Far beyond the accident scene, the attorney may also work on establishing a value to the case based on the losses suffered by survivors. This involves looking at the deceased’s earnings before death and calculating how much they would have earned in the future had they not died in the accident. In this way, often cases involving the deaths of working adults with high paying jobs and many more productive years ahead of them net far more damages than lawsuits by surviving parents of a child who has no work history and therefore no lost wages or net accumulations to recover.
How PIP Policies Help the Families of Florida Accident Victims
Drivers who register their vehicles in Florida are required to purchase a personal injury protection (PIP) policy of at least $10,000. In addition to partial coverage of medical expenses and lost wages for injured policyholders, their family members, drivers of their insured vehicle and passengers of that vehicle, PIP policies also provide a death benefit of $5,000.
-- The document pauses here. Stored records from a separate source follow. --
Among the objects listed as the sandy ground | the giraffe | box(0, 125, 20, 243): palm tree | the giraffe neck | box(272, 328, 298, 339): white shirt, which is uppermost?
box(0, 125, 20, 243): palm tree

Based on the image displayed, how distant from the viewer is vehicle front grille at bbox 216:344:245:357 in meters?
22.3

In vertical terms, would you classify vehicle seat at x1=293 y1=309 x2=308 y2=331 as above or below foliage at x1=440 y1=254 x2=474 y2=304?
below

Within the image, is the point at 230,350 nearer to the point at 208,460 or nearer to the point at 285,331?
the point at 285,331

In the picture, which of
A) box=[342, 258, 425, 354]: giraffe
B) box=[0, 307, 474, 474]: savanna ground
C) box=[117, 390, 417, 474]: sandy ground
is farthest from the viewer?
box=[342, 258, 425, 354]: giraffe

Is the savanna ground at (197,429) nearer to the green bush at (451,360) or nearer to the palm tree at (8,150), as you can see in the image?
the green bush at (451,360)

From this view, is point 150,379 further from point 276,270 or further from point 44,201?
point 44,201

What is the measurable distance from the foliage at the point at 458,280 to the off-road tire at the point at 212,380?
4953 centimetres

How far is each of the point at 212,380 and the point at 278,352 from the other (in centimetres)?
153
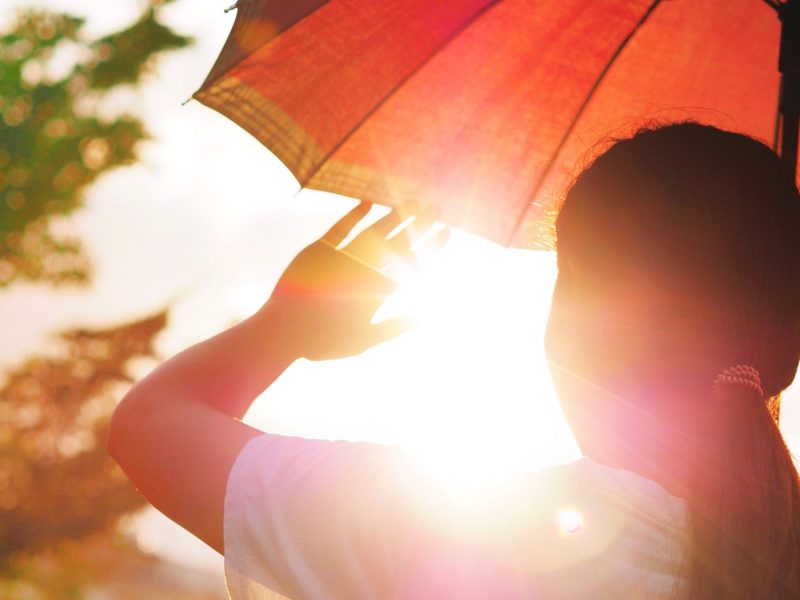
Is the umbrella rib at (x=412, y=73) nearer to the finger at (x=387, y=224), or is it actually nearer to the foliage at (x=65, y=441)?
the finger at (x=387, y=224)

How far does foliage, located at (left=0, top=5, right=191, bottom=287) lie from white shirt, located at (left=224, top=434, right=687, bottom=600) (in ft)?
48.7

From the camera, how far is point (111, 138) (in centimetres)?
1516

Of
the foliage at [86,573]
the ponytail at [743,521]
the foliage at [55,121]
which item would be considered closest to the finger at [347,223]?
the ponytail at [743,521]

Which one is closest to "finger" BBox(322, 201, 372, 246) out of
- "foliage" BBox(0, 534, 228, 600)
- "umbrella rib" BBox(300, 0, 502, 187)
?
"umbrella rib" BBox(300, 0, 502, 187)

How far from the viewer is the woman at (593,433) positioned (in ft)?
3.37

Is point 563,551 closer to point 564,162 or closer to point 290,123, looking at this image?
point 290,123

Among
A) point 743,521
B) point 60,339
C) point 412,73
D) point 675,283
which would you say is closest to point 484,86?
point 412,73

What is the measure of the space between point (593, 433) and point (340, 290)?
0.41m

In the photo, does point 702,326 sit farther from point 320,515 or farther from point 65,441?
point 65,441

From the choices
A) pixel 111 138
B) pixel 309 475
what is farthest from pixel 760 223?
pixel 111 138

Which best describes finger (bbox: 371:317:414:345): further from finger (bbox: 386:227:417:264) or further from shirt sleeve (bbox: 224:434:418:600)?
shirt sleeve (bbox: 224:434:418:600)

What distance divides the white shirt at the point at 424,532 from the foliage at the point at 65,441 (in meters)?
19.9

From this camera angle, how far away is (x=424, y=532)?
1.00 m

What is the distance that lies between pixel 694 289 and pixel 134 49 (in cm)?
1522
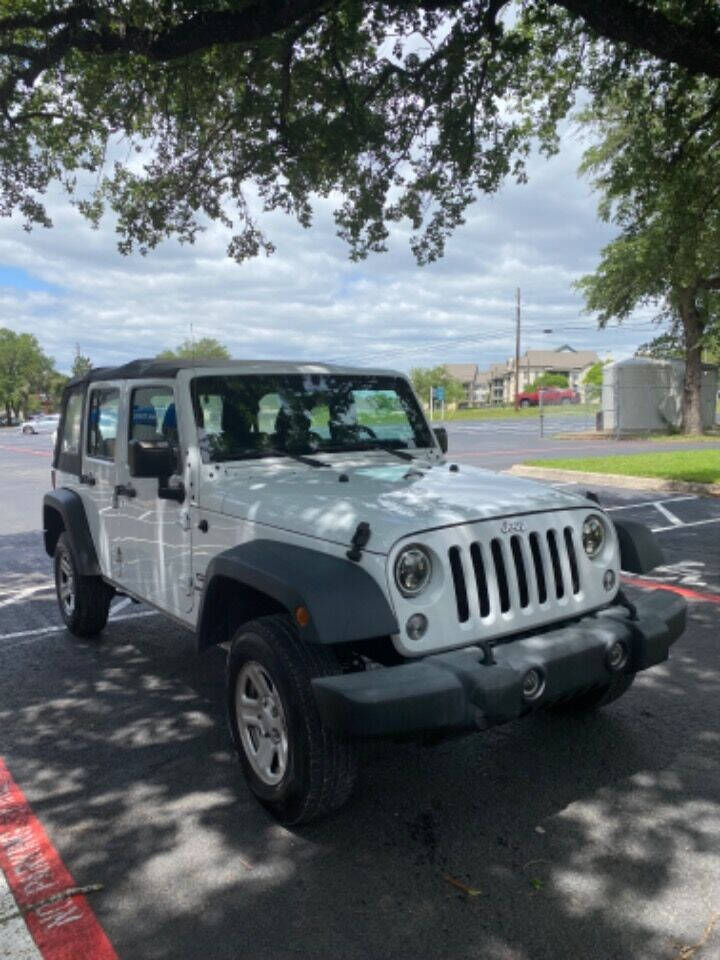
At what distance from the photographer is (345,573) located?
2.74 meters

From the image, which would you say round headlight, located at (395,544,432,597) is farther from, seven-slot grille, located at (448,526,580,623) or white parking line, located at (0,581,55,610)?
white parking line, located at (0,581,55,610)

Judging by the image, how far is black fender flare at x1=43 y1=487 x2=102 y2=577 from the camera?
5.16 metres

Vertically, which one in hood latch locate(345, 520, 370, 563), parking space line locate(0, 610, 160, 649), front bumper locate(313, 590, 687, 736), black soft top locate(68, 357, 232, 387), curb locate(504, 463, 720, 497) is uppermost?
black soft top locate(68, 357, 232, 387)

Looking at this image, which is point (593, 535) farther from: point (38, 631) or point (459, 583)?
point (38, 631)

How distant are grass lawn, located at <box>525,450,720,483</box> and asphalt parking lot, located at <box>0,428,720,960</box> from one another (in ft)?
30.0

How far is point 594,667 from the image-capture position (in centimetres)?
293

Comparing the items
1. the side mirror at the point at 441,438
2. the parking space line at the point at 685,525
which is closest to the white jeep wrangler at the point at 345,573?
the side mirror at the point at 441,438

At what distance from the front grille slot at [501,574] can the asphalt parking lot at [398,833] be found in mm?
657

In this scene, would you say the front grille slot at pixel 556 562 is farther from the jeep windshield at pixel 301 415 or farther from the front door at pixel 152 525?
the front door at pixel 152 525

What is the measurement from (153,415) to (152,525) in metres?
0.67

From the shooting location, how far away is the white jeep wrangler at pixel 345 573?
2.64m

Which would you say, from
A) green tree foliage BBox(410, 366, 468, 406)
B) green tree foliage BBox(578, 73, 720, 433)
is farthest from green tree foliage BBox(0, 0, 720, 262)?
green tree foliage BBox(410, 366, 468, 406)

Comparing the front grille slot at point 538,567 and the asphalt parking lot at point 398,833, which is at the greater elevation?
the front grille slot at point 538,567

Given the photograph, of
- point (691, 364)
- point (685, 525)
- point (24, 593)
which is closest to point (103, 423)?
point (24, 593)
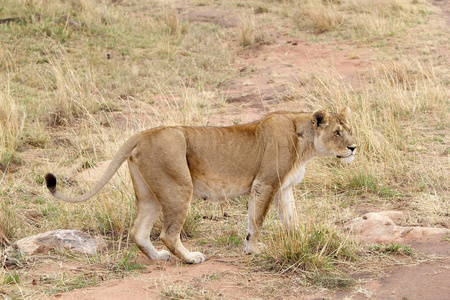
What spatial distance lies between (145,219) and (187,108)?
4.16 meters

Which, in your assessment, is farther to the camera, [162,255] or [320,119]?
[320,119]

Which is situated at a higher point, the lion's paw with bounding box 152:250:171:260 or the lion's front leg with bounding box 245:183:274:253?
the lion's front leg with bounding box 245:183:274:253

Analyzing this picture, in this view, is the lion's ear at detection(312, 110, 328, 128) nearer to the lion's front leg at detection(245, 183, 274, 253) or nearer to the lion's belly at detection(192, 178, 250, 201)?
the lion's front leg at detection(245, 183, 274, 253)

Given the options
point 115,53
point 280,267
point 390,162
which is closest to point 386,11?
point 115,53

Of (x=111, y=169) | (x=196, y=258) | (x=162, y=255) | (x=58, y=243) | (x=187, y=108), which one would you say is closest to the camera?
(x=111, y=169)

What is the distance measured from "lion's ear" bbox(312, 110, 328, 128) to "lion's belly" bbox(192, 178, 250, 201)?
0.80 m

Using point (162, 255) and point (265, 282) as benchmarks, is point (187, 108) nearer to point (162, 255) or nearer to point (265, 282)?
point (162, 255)

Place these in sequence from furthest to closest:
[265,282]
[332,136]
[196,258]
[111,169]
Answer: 1. [332,136]
2. [196,258]
3. [111,169]
4. [265,282]

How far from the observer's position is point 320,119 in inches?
215

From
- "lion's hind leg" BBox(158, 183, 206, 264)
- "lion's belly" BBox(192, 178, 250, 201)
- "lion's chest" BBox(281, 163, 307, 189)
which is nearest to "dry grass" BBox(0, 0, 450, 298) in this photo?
"lion's chest" BBox(281, 163, 307, 189)

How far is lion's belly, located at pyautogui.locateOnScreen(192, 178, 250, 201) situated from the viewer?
5199 mm

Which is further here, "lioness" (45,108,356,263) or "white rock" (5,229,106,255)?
"white rock" (5,229,106,255)

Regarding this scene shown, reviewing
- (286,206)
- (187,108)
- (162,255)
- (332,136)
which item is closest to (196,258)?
(162,255)

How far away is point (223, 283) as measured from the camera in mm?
4633
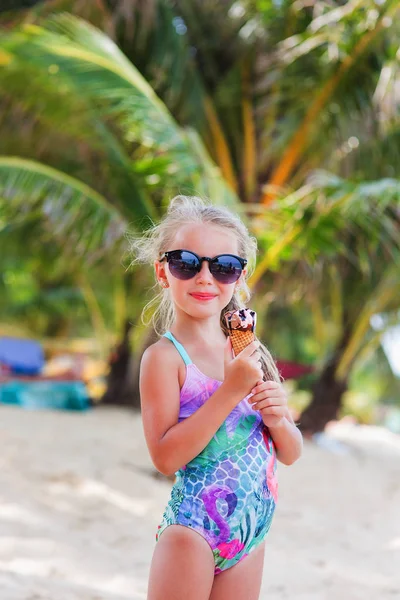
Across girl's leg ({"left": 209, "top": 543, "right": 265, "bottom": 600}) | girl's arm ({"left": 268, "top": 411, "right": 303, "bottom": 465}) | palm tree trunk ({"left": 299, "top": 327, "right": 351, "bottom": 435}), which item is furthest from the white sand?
girl's arm ({"left": 268, "top": 411, "right": 303, "bottom": 465})

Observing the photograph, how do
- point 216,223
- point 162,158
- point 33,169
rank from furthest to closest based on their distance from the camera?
point 33,169, point 162,158, point 216,223

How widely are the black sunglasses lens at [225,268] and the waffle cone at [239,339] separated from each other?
0.14m

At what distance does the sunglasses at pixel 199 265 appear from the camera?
1.58 meters

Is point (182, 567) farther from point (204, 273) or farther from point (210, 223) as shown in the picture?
point (210, 223)

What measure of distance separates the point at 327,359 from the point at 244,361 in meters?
6.74

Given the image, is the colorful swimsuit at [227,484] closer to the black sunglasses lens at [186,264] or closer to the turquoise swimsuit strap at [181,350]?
the turquoise swimsuit strap at [181,350]

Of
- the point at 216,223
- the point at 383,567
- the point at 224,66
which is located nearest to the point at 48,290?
the point at 224,66

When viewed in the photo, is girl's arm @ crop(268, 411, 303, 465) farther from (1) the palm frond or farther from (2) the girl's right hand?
(1) the palm frond

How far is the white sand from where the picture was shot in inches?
133

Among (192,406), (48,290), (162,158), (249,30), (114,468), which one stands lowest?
(192,406)

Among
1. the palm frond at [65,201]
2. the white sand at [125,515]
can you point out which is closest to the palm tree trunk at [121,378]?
the white sand at [125,515]

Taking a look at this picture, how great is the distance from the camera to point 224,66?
7711 mm

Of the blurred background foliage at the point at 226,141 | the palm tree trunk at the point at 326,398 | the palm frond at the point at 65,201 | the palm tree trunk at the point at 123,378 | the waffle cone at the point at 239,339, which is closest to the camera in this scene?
the waffle cone at the point at 239,339

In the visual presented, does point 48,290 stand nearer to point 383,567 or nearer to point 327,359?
point 327,359
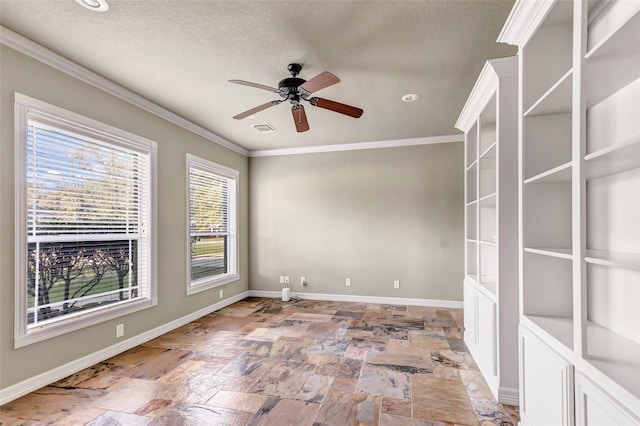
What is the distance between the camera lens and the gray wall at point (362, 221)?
522 cm

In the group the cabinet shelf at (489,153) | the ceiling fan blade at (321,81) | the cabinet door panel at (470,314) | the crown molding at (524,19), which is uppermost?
the crown molding at (524,19)

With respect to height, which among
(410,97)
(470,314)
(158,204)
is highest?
(410,97)

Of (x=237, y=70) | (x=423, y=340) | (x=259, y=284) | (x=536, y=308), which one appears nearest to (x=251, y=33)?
(x=237, y=70)

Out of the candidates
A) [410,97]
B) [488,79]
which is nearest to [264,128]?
[410,97]

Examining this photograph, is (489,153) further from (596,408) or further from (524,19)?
(596,408)

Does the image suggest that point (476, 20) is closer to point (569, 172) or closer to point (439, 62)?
point (439, 62)

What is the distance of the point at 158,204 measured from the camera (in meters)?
3.91

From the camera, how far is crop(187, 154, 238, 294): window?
463 cm

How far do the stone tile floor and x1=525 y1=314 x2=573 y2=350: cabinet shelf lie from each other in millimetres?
853

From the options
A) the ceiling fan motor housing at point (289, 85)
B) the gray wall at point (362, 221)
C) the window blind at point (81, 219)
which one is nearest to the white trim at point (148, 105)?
the gray wall at point (362, 221)

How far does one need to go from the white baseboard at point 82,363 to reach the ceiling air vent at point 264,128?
111 inches

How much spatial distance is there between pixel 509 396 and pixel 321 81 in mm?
2794

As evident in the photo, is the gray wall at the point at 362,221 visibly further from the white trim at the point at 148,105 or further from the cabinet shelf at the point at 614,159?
the cabinet shelf at the point at 614,159

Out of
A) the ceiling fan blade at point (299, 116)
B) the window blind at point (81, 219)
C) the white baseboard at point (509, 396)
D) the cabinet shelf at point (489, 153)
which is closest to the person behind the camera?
the white baseboard at point (509, 396)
This death benefit is made available to the decedent’s family members so long as the decedent was named on the policy or was a passenger or a driver in the insured vehicle. The benefit along with other PIP benefits are also available if the individual was a pedestrian or was riding a bicycle when the accident occurred.
Filing a Wrongful Death Lawsuit in Florida
In Florida, if a person’s death was caused by a “wrongful act, negligence, default, or breach of contract,” then their estate or surviving family members may be entitled to claim compensation through a wrongful death lawsuit. The claim must be filed by a personal representative, either named in the deceased person’s will or appointed by the court, on behalf of the survivors. This generally must be done within two years of the date of death.
Those who may benefit from a wrongful death claim include:
- The decedent’s spouse;
- The decedent’s minor children;
- The decedent’s adult children if there is no spouse;
- Each parent of a deceased minor child;
- The parents of an adult child if there are no other survivors; and/or
- The deceased’s estate.
The estate of the deceased may recover the deceased person’s lost earnings, net accumulation, and expenses related to medical treatment for the deceased’s final injuries and funeral expenses. The surviving family members may recover for the loss of support and services; the loss of the decedent’s companionship, guidance, and instruction; mental and emotional pain and suffering; and medical and funeral expenses that were paid by the survivors.
Adult children can only recover lost parental companionship, guidance, or instruction if there is no surviving spouse or minor children. If a minor child is born to unwed parents, they may recover if the mother’s death is the subject of the wrongful death lawsuit. However, they may only recover if the father’s death is the subject of the wrongful death lawsuit if the father legally claimed the child as his own and contributed to the support of the child.